= Task instructions =
Write out the passage below on calling C++ template functions through a wrapper, word for word, starting at "In my code, I" and ending at "form this library.".

= Provided passage =

· · · ·

I am writing some code that uses an external library, where several functions are defined approximately like this:
// Library.h
template<typename T>
void foo(int arg1, bool arg2);
template<typename T>
int bar(float arg);
(examples are given to illustrate that both argument lists and return value types are diverse, but do not contain the template type T
).
In my code, I want to be able to call different template instances offoo
and bar
, depending on some internal mapping logic. This can be e.g. a mapping from an enum representing data types, but, importantly, this logic is the same for foo
, bar
, or anything else form this library.
A simple way to achieve this would be something like
// MyCode.h
enum class MyType { BOOL, CHAR };
void foo_wrapper(MyType type, int arg1, bool arg2)
{
if (type == MyType::BOOL)
return foo<bool>(arg1, arg2);
else if (type == MyType::CHAR)
return foo<char>(arg1, arg2);
else
throw std::runtime_error("oops");
}
int bar_wrapper(MyType type, float arg)
{
if (type == MyType::BOOL)
return bar<bool>(arg);
else if (type == MyType::CHAR)
return bar<char>(arg);
else
throw std::runtime_error("oops");
}
However, this is a lot of logic duplication and correcting the arg names, etc., when it would be needed for another function, leaving plenty of possibilities for missing something. My current solution is to have a static map of relevant template instantiations in each wrapper function:
void foo_wrapper(MyType type, int arg1, bool arg2)
{
using FunctionType = std::function<void(int, bool)>;
static const std::unordered_map<MyType, FunctionType> functionMap{
{BOOL, foo<bool>},
{CHAR, foo<char>}
};
if (!functionMap.count(type))
throw std::runtime_error("oops");
return functionMap.at(type)(arg1, arg2);
}
int bar_wrapper(MyType type, float arg)

· · · ·

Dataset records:
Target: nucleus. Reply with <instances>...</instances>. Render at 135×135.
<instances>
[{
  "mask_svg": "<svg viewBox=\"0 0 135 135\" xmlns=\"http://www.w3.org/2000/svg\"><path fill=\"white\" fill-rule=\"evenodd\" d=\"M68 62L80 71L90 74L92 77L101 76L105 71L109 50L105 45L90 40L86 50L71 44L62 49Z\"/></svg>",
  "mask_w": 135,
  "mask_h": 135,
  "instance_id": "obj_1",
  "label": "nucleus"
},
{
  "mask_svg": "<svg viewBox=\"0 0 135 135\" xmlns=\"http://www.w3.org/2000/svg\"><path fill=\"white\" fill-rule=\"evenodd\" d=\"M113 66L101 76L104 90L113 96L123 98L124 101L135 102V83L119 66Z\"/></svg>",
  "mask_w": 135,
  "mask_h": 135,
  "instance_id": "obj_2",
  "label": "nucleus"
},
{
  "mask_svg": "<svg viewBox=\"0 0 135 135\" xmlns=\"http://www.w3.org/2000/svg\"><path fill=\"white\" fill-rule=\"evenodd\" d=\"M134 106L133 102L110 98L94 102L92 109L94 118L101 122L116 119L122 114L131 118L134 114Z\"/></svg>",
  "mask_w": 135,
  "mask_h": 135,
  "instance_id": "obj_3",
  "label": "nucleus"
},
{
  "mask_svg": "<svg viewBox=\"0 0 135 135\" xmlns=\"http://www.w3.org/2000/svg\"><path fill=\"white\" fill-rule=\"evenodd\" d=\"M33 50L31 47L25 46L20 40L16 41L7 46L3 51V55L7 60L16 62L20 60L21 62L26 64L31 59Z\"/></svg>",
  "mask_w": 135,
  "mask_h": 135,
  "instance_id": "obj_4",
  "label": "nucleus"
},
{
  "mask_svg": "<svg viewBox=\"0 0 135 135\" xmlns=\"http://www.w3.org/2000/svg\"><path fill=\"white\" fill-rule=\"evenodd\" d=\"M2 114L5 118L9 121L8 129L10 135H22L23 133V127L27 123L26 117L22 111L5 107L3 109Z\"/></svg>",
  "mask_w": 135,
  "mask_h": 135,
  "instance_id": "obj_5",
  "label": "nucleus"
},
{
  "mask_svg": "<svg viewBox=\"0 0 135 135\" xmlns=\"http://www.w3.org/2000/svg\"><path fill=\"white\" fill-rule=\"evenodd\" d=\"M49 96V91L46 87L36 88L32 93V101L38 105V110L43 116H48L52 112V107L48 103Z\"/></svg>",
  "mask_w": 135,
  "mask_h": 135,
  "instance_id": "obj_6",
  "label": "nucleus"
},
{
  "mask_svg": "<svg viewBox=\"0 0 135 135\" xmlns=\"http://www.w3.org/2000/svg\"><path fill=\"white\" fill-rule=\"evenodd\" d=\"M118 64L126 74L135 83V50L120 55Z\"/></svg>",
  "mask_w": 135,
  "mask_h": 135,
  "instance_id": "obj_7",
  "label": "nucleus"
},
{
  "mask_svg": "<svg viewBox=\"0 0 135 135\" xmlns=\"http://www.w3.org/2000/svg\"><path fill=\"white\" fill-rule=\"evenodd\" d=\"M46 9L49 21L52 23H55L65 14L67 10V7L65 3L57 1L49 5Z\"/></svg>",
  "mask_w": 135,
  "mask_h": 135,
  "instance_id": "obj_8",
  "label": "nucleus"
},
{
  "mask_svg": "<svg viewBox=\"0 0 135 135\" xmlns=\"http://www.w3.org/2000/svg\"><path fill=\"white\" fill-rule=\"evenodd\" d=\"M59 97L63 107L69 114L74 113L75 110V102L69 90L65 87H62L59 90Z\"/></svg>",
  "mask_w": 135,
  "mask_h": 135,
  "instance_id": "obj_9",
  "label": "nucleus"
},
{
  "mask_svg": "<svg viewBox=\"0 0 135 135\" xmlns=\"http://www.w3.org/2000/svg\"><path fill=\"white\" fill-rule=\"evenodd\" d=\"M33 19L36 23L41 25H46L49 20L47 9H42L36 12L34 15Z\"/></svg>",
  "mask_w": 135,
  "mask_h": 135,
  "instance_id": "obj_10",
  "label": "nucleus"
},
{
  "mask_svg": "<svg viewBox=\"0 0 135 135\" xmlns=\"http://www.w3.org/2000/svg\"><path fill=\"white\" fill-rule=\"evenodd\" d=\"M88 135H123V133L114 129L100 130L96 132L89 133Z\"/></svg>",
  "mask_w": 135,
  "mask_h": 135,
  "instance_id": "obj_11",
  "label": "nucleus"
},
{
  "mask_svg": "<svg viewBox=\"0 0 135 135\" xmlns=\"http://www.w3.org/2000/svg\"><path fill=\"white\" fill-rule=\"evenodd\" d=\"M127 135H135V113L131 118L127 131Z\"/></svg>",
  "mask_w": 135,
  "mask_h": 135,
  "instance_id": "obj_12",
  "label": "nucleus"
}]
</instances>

· · · ·

= Written answer =
In my code, I want to be able to call different template instances offoo
and bar
, depending on some internal mapping logic. This can be e.g. a mapping from an enum representing data types, but, importantly, this logic is the same for foo
, bar
, or anything else form this library.